At the time, Egypt had not held either presidential or parliamentary elections, so it was impossible to argue that Egypt had made credible progress toward the restoration of democracy. But concern about the growing presence of radical Islamists groups in Sinai, including Ansar Beit al-Maqdisi, which a few months later was to declare its allegiance to the Islamic State of Iraq and the Levant, was sufficient to override doubts about the Egyptian government’s democratic credentials. The decision was not a turning point in the relationship. Eighteen months after the military takeover the reciprocal distrust between the governments of Egypt and the United States government has not decreased, and public opinion in Egypt remains hostile as well. There is a long list of policies pursued by Egypt that the United States cannot disregard completely, although it seems to be trying. The country has held presidential elections and it now formally has a civilian president, although he is the same Abdel Fattah al-Sisi who, as a general, led the 2013 coup. It still does not have an elected parliament and al-Sisi de facto rules by decree. The procrastination in electing the parliament could be overlooked as a temporary problem of transition, but the regime’s authoritarianism has become well entrenched. It now includes not only the systematic dismantling of the Muslim Brotherhood that started with the coup, but the silencing of independent voices of any kind in the media, the mass death sentences the judiciary is imposing on the basis of absurdly short trials, the pressure on all non-governmental organizations to register with the government and fall in step with its policies, the adoption of an election law that limits the role of political parties and enhances that of independent candidates and many other measures.

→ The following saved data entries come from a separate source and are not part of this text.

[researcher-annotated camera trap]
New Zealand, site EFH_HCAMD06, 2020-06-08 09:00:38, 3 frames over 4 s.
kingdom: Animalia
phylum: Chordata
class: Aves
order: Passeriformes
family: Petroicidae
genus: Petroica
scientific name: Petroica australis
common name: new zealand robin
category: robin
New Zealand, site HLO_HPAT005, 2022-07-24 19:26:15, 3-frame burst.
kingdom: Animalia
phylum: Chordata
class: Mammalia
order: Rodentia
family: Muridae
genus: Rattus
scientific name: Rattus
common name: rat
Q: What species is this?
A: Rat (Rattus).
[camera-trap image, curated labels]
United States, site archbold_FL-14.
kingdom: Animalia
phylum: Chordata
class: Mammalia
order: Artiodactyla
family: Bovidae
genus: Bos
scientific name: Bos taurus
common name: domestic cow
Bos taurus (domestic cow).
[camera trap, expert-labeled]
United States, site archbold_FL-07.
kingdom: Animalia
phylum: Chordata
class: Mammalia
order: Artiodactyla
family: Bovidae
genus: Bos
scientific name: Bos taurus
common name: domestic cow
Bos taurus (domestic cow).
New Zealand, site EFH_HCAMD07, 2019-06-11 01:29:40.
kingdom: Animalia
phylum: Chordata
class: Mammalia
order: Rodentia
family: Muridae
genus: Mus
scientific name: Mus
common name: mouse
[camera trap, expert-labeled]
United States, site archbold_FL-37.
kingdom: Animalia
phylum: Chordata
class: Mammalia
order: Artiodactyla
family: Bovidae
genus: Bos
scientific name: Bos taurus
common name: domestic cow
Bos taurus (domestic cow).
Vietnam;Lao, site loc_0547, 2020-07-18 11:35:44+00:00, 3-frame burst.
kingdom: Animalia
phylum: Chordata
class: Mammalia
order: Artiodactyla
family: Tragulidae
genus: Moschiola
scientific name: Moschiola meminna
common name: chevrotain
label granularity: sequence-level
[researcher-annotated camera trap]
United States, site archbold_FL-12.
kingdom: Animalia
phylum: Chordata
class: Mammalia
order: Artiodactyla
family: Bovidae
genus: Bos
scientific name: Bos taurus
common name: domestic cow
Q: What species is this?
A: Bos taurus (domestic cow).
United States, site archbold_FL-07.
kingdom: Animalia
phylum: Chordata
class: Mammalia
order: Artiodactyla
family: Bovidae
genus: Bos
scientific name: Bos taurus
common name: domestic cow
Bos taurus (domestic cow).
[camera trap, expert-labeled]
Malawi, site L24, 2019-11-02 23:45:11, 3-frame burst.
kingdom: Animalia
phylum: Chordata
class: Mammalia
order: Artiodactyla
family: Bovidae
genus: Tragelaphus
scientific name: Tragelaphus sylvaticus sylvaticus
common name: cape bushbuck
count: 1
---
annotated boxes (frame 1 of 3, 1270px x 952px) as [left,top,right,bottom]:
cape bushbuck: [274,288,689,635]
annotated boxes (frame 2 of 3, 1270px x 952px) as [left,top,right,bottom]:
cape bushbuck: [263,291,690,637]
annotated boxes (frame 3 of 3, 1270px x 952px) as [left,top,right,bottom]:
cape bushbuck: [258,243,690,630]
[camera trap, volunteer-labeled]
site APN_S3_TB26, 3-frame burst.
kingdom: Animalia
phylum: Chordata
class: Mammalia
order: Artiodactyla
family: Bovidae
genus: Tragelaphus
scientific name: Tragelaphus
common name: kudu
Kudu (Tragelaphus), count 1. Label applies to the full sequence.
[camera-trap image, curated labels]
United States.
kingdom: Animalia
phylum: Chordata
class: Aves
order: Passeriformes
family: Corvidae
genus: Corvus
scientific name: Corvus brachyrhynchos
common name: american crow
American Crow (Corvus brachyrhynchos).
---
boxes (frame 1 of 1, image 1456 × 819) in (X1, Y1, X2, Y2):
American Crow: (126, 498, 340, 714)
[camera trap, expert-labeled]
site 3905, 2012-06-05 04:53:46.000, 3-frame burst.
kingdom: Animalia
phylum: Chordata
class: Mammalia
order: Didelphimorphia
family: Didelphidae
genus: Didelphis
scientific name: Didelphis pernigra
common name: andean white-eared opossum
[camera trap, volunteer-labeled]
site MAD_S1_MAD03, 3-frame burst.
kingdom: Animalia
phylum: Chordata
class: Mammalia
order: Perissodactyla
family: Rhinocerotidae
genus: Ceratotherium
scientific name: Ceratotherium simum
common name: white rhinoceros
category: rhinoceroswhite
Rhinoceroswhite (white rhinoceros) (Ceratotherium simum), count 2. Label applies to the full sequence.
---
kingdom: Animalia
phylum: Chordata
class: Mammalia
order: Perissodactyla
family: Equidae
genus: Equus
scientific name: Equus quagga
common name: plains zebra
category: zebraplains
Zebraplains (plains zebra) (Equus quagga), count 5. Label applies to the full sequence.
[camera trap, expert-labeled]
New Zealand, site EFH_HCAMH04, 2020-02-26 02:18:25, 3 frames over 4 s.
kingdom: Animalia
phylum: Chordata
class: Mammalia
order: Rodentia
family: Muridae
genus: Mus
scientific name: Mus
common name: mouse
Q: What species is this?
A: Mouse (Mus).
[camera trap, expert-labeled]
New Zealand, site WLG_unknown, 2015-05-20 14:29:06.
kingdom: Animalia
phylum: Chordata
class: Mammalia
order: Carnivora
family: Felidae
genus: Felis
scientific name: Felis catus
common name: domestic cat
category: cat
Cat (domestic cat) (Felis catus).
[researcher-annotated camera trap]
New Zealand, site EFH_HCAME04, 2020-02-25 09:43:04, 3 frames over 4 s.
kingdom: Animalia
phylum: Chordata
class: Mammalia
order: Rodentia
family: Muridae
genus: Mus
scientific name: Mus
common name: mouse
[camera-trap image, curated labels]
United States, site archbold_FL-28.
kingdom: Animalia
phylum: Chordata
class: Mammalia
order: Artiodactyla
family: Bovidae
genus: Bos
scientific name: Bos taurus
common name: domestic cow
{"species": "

Taken together, such policies suggest that Egypt is moving toward a deeper authoritarianism than what it experienced under Mubarak. Security concerns remain real, however, and so far the United States has toned down the criticism of the regime. Although it joined in the international chorus of condemnation directed at Egypt when in November 2014 the United Nations issued a new, highly critical human rights report, it subsequently reverted to business as usual. So policy continues to waver and there seems to be no satisfactory solution. When Washington tried to uphold democratic values, it was accused of being in cahoots with the Muslim Brotherhood; no matter how ludicrous such an accusation appears to Americans, it gained a lot of credence in the region. A policy based on state interests is hardly likely to prove more satisfactory. Support for a blatantly repressive regime, routine during the Cold War, is an embarrassment to the United States in the 21st century. And the policy is also likely to backfire, with repression inviting the growth of a radical opposition and a new round of instability.